An ideal conflict on the Dniester; Twenty five years after the end of the war, a resolution to the frozen conflict over Transnistria seems no closer. This situation suits plenty of people at the top just fine.

Moldovan Dancers Dancing with Peace Corps Volunteers

(opendemocracy.net – Vladimir Soloviev – July 21, 2017)

Vladimir Soloviev is founder and editor-in-chief of Newsmaker. He is also Moldova correspondent for Kommersant.

On 21 July 1992, the armed conflict in Transnistria came to an end. A Russian peacekeeping mission was introduced to this self-declared republic on the east bank of the Dniester river, internationally recognised as Moldovan territory.
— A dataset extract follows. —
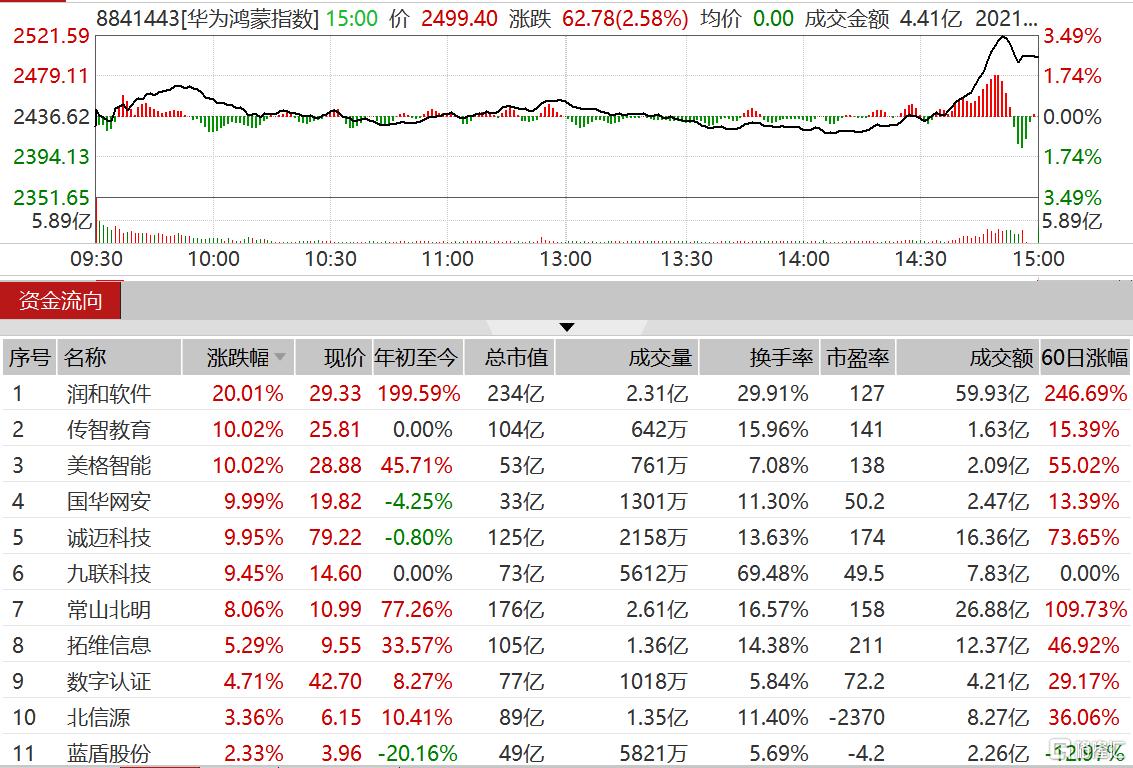 鸿蒙概念尾盘再度集体拉升 数字认证、蓝盾股份等跟涨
After a quarter of a century, Chișinău and Tiraspol still haven’t agreed on a final settlement to the conflict. Nevertheless, both Moldova and breakaway Transnistria often interact with each other as though they were still one state.
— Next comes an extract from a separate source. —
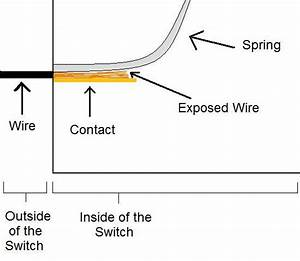 How To Wire A  U0026 39 Trap Door U0026 39  Power Switch   Ereplacementparts Com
Moldova Map and FlagThe war along the Dniester river, the bloodiest moment of which occurred in June 1992, ended with the signing of the “Agreement on the principles of a peaceful settlement of the armed conflict in the Transnistrian region.” The agreement was signed by the then presidents of Moldova and Russia, Mircea Snegur and Boris Yeltsin, in the presence of Transnistrian leader Igor Smirnov.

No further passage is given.